Guérisons extraordinaires: quand les cas exceptionnels font progresser la recherche médicale
Rémission inédite du VIH à Genève
Romuald, le "patient de Genève", a été l'un des rares cas dans le monde à entrer en rémission du VIH après avoir reçu une greffe de moelle osseuse pour soigner sa leucémie aiguë.
Au moment de soigner Romuald, Alexandra Calmy et son équipe de l’unité VIH des HUG voient une opportunité: faire d’une pierre deux coups, soigner la leucémie et le VIH en même temps.
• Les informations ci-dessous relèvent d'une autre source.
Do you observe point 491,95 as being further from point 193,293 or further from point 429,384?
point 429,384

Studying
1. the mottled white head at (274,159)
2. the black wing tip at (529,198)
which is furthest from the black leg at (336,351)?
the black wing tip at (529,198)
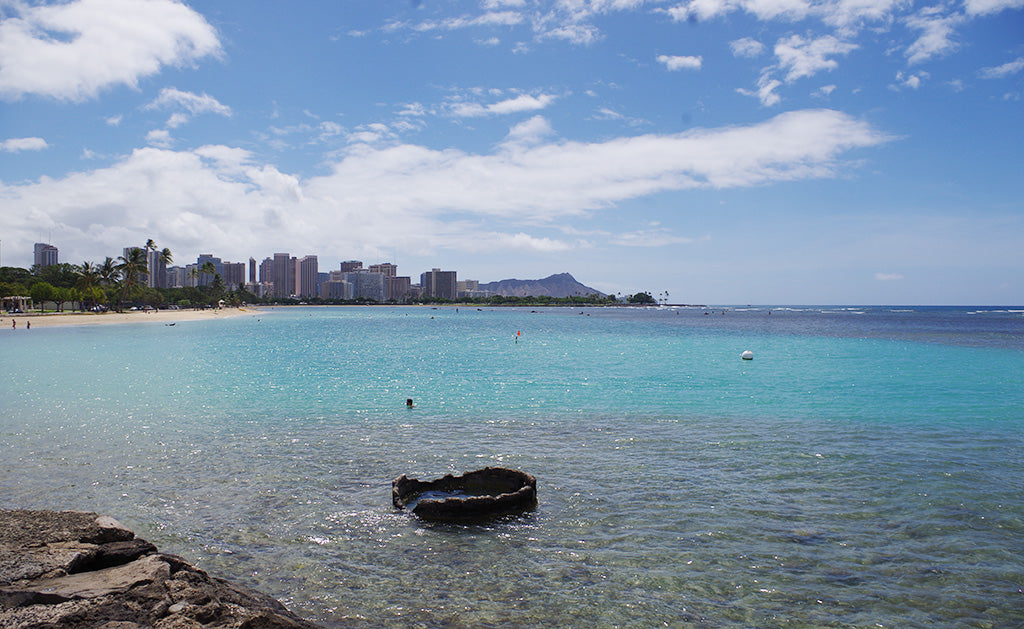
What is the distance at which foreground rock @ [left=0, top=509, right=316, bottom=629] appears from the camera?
17.2 ft

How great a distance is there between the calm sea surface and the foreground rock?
4.14ft

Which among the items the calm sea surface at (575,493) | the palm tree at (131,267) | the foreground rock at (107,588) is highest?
the palm tree at (131,267)

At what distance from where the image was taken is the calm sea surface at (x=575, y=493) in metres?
7.28

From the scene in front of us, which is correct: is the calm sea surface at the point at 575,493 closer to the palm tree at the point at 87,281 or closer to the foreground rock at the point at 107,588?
the foreground rock at the point at 107,588

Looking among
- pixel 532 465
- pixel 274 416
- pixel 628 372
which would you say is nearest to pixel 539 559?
pixel 532 465

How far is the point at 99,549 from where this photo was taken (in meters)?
6.64

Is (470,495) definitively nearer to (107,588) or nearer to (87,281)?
(107,588)

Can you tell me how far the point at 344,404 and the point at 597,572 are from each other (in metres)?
15.0

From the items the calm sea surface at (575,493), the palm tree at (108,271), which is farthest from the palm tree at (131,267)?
the calm sea surface at (575,493)

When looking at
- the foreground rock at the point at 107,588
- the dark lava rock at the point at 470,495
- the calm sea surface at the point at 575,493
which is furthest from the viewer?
the dark lava rock at the point at 470,495

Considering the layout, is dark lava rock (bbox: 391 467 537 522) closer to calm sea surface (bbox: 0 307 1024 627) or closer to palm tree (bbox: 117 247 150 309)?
calm sea surface (bbox: 0 307 1024 627)

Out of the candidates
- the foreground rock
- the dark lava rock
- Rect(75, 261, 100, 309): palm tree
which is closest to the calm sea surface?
the dark lava rock

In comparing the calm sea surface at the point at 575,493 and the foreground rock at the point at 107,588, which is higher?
the foreground rock at the point at 107,588

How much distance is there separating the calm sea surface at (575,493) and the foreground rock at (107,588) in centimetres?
126
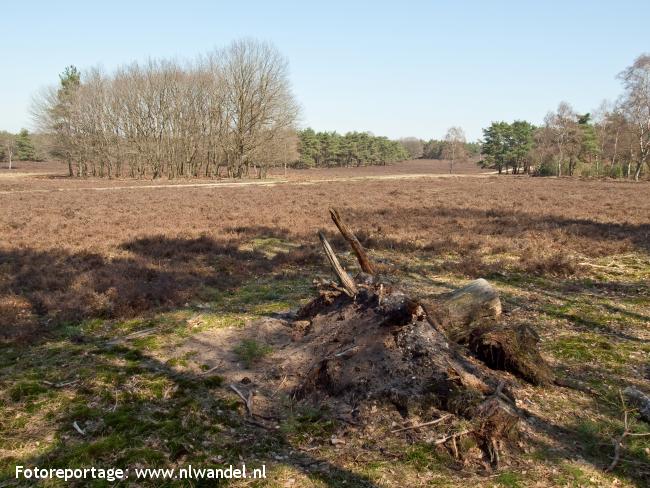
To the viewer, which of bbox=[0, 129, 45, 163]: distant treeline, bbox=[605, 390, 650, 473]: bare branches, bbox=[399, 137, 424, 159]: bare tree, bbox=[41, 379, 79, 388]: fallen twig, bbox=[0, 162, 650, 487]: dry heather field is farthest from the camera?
bbox=[399, 137, 424, 159]: bare tree

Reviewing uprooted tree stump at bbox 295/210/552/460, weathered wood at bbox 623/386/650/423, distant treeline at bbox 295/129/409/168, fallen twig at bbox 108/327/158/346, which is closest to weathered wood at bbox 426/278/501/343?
uprooted tree stump at bbox 295/210/552/460

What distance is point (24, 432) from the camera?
482 cm

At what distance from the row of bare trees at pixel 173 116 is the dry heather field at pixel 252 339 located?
4374cm

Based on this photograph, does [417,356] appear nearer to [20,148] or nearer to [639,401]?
[639,401]

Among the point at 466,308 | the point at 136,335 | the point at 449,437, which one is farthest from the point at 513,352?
the point at 136,335

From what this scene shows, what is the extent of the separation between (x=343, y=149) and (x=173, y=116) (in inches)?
2433

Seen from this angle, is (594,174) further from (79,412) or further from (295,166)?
(79,412)

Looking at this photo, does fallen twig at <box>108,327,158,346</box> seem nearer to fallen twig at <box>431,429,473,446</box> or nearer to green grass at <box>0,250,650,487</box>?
green grass at <box>0,250,650,487</box>

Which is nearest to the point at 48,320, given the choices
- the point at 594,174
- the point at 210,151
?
the point at 210,151

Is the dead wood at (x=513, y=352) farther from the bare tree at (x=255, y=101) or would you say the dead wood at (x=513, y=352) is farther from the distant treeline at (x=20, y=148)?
the distant treeline at (x=20, y=148)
Et c’est possible, cinq patients ont déjà reçu une greffe de moelle et ont guéri des deux maladies. Dans ces cinq cas, le donneur a toujours été porteur d’une mutation génétique appelée CCR5 Delta 32, une mutation qui offre une résistance au VIH.
Mais Romuald ne peut pas attendre, alors il reçoit une greffe sans la fameuse mutation. Après l’intervention, il développe la maladie greffon contre hôte (GVH), les cellules saines du greffon attaquent les cellules du receveur. Cet effet est bénéfique, dans la mesure où le greffon s’attaque aux cellules cancéreuses, mais il s’attaque aussi aux cellules saines du receveur, ce qui implique de prendre des médicaments anti-rejets.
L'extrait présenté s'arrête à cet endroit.